Key 2010 guidance assumptions include: mid-single-digit revenue growth; full-year gross margin being consistent with last year; advertising and promotion expense decrease in the high-single-digit range; marketing sales and administrative expenses remaining flat; research and development expense growth in the mid- to high-single-digit range; and an effective tax rate of between 23% and 24%. The financial guidance for 2010 excludes the impact of any potential future strategic transactions and specified items that have not yet been identified and quantified.

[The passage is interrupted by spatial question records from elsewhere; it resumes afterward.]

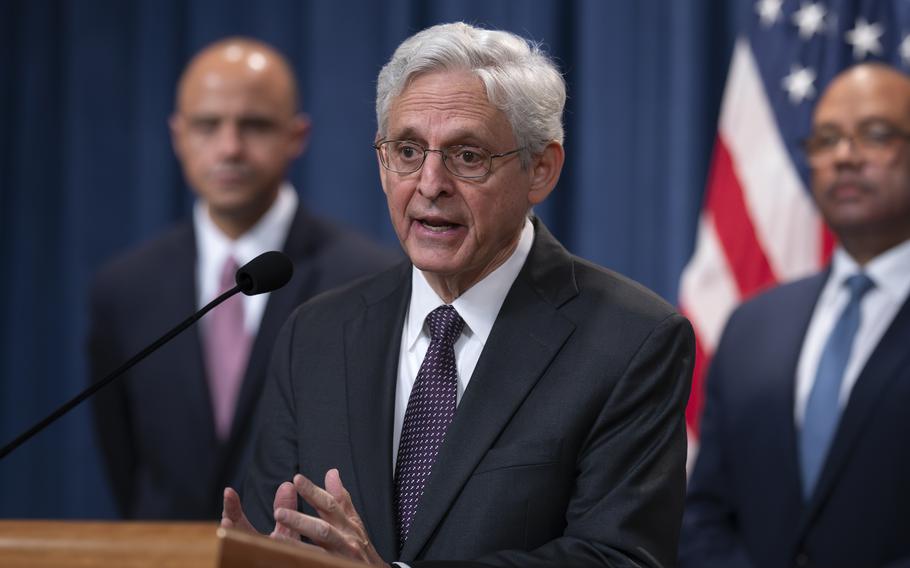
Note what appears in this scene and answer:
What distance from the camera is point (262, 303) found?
341 cm

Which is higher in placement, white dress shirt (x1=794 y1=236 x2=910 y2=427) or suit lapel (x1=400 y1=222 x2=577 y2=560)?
suit lapel (x1=400 y1=222 x2=577 y2=560)

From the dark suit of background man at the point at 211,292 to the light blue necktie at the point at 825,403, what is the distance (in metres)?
1.10

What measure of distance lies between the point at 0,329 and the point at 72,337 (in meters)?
0.28

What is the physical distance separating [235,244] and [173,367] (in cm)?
37

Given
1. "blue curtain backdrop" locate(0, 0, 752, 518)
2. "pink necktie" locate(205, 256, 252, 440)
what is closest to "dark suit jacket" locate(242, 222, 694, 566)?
"pink necktie" locate(205, 256, 252, 440)

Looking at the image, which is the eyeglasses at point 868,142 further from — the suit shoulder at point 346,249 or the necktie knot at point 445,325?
the necktie knot at point 445,325

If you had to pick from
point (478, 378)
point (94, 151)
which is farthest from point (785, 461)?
point (94, 151)

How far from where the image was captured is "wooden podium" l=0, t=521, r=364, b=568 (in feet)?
4.33

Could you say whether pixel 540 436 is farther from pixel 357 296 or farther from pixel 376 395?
pixel 357 296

Use of Non-GAAP Financial Information
This press release contains non-GAAP financial measures, including non-GAAP earnings from continuing operations and related earnings per share information, adjusted to exclude certain costs, expenses, gains and losses and other specified items. Among the items in GAAP measures but excluded for purposes of determining adjusted earnings and other adjusted measures are: charges related to implementation of the Productivity Transformation Initiative; gains or losses from the purchase or sale of businesses and product lines; discontinued operations; restructuring and other exit costs; accelerated depreciation charges; asset impairments; charges and recoveries relating to significant legal proceedings; upfront and milestone payments for in-licensing of products that have not achieved regulatory approval, which are immediately expensed; in-process research and development charges prior to 2009; impairments to investments; special initiative funding to the Bristol-Myers Squibb Foundation; and significant tax events. This information is intended to enhance an investor’s overall understanding of the company’s past financial performance and prospects for the future. For example, non-GAAP earnings and earnings per share information is an indication of the company’s baseline performance before items that are considered by the company not to be reflective of the company’s ongoing results. These items are also not included in the company’s operating segment results. In addition, this information is among the primary indicators the company uses as a basis for evaluating company performance, allocating resources, setting incentive compensation targets, and planning and forecasting of future periods. This information is not intended to be considered in isolation or as a substitute for net earnings or diluted earnings per share prepared in accordance with GAAP.